Task item: Write out every single entry exactly.
++++++++++
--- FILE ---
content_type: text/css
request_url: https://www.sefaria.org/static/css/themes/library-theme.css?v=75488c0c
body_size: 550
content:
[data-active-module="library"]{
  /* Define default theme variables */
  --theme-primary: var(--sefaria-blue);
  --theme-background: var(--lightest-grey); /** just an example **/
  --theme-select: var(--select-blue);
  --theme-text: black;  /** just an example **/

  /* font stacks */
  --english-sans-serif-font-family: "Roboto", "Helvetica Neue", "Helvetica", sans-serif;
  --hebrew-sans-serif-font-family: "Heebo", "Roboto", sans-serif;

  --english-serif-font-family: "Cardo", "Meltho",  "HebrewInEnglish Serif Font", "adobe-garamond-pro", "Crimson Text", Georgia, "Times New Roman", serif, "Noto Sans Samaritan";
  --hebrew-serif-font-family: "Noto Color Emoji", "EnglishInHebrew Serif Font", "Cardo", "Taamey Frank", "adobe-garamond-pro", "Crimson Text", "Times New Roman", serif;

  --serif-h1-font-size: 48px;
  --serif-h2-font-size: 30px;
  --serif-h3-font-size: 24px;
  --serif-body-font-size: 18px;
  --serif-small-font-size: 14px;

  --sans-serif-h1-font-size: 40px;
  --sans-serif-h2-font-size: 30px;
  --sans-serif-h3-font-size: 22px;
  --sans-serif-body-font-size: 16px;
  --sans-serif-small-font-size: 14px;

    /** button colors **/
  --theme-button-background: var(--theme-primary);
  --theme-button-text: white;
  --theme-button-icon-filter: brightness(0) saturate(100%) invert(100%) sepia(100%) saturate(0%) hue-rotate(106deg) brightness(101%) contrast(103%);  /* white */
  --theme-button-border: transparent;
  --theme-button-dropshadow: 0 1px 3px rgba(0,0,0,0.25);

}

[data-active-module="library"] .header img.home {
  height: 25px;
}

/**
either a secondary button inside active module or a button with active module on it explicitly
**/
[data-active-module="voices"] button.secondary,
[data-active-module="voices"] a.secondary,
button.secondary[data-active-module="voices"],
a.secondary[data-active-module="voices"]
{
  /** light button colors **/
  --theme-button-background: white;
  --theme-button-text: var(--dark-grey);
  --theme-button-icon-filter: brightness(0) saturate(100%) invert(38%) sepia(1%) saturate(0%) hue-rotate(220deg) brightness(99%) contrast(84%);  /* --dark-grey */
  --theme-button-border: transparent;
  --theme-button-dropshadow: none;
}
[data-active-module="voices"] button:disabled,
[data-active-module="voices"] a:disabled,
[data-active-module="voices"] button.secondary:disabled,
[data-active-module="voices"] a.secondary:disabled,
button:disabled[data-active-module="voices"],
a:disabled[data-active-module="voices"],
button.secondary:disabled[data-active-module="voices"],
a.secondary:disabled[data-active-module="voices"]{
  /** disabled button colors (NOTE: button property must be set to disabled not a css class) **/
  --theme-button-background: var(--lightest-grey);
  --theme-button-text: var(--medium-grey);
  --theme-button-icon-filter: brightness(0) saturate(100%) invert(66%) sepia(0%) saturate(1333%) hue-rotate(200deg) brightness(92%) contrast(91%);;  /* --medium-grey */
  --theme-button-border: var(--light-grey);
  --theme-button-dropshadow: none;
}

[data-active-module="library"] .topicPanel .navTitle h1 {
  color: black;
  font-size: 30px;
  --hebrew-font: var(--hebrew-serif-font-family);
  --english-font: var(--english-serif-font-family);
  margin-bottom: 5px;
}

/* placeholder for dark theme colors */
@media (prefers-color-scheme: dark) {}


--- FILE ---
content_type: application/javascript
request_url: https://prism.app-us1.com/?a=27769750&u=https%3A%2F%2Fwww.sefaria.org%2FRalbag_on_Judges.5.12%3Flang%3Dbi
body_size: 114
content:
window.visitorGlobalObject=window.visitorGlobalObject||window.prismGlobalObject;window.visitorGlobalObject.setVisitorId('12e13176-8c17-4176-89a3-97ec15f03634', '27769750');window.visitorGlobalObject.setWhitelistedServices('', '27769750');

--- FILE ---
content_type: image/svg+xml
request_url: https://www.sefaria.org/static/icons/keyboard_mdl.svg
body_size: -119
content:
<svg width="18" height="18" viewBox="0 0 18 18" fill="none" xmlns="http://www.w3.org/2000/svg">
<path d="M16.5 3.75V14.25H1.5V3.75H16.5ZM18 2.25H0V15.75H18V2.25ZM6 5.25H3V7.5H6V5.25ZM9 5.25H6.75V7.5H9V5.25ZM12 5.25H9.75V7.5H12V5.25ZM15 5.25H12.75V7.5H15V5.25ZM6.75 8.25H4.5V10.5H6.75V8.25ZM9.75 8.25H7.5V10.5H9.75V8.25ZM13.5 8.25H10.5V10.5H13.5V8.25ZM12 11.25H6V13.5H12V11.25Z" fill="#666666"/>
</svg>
++++++++++
Written solution:
--- FILE ---
content_type: text/css
request_url: https://www.sefaria.org/static/css/themes/library-theme.css?v=75488c0c
body_size: 550
content:
[data-active-module="library"]{
  /* Define default theme variables */
  --theme-primary: var(--sefaria-blue);
  --theme-background: var(--lightest-grey); /** just an example **/
  --theme-select: var(--select-blue);
  --theme-text: black;  /** just an example **/

  /* font stacks */
  --english-sans-serif-font-family: "Roboto", "Helvetica Neue", "Helvetica", sans-serif;
  --hebrew-sans-serif-font-family: "Heebo", "Roboto", sans-serif;

  --english-serif-font-family: "Cardo", "Meltho",  "HebrewInEnglish Serif Font", "adobe-garamond-pro", "Crimson Text", Georgia, "Times New Roman", serif, "Noto Sans Samaritan";
  --hebrew-serif-font-family: "Noto Color Emoji", "EnglishInHebrew Serif Font", "Cardo", "Taamey Frank", "adobe-garamond-pro", "Crimson Text", "Times New Roman", serif;

  --serif-h1-font-size: 48px;
  --serif-h2-font-size: 30px;
  --serif-h3-font-size: 24px;
  --serif-body-font-size: 18px;
  --serif-small-font-size: 14px;

  --sans-serif-h1-font-size: 40px;
  --sans-serif-h2-font-size: 30px;
  --sans-serif-h3-font-size: 22px;
  --sans-serif-body-font-size: 16px;
  --sans-serif-small-font-size: 14px;

    /** button colors **/
  --theme-button-background: var(--theme-primary);
  --theme-button-text: white;
  --theme-button-icon-filter: brightness(0) saturate(100%) invert(100%) sepia(100%) saturate(0%) hue-rotate(106deg) brightness(101%) contrast(103%);  /* white */
  --theme-button-border: transparent;
  --theme-button-dropshadow: 0 1px 3px rgba(0,0,0,0.25);

}

[data-active-module="library"] .header img.home {
  height: 25px;
}

/**
either a secondary button inside active module or a button with active module on it explicitly
**/
[data-active-module="voices"] button.secondary,
[data-active-module="voices"] a.secondary,
button.secondary[data-active-module="voices"],
a.secondary[data-active-module="voices"]
{
  /** light button colors **/
  --theme-button-background: white;
  --theme-button-text: var(--dark-grey);
  --theme-button-icon-filter: brightness(0) saturate(100%) invert(38%) sepia(1%) saturate(0%) hue-rotate(220deg) brightness(99%) contrast(84%);  /* --dark-grey */
  --theme-button-border: transparent;
  --theme-button-dropshadow: none;
}
[data-active-module="voices"] button:disabled,
[data-active-module="voices"] a:disabled,
[data-active-module="voices"] button.secondary:disabled,
[data-active-module="voices"] a.secondary:disabled,
button:disabled[data-active-module="voices"],
a:disabled[data-active-module="voices"],
button.secondary:disabled[data-active-module="voices"],
a.secondary:disabled[data-active-module="voices"]{
  /** disabled button colors (NOTE: button property must be set to disabled not a css class) **/
  --theme-button-background: var(--lightest-grey);
  --theme-button-text: var(--medium-grey);
  --theme-button-icon-filter: brightness(0) saturate(100%) invert(66%) sepia(0%) saturate(1333%) hue-rotate(200deg) brightness(92%) contrast(91%);;  /* --medium-grey */
  --theme-button-border: var(--light-grey);
  --theme-button-dropshadow: none;
}

[data-active-module="library"] .topicPanel .navTitle h1 {
  color: black;
  font-size: 30px;
  --hebrew-font: var(--hebrew-serif-font-family);
  --english-font: var(--english-serif-font-family);
  margin-bottom: 5px;
}

/* placeholder for dark theme colors */
@media (prefers-color-scheme: dark) {}


--- FILE ---
content_type: application/javascript
request_url: https://prism.app-us1.com/?a=27769750&u=https%3A%2F%2Fwww.sefaria.org%2FRalbag_on_Judges.5.12%3Flang%3Dbi
body_size: 114
content:
window.visitorGlobalObject=window.visitorGlobalObject||window.prismGlobalObject;window.visitorGlobalObject.setVisitorId('12e13176-8c17-4176-89a3-97ec15f03634', '27769750');window.visitorGlobalObject.setWhitelistedServices('', '27769750');

--- FILE ---
content_type: image/svg+xml
request_url: https://www.sefaria.org/static/icons/keyboard_mdl.svg
body_size: -119
content:
<svg width="18" height="18" viewBox="0 0 18 18" fill="none" xmlns="http://www.w3.org/2000/svg">
<path d="M16.5 3.75V14.25H1.5V3.75H16.5ZM18 2.25H0V15.75H18V2.25ZM6 5.25H3V7.5H6V5.25ZM9 5.25H6.75V7.5H9V5.25ZM12 5.25H9.75V7.5H12V5.25ZM15 5.25H12.75V7.5H15V5.25ZM6.75 8.25H4.5V10.5H6.75V8.25ZM9.75 8.25H7.5V10.5H9.75V8.25ZM13.5 8.25H10.5V10.5H13.5V8.25ZM12 11.25H6V13.5H12V11.25Z" fill="#666666"/>
</svg>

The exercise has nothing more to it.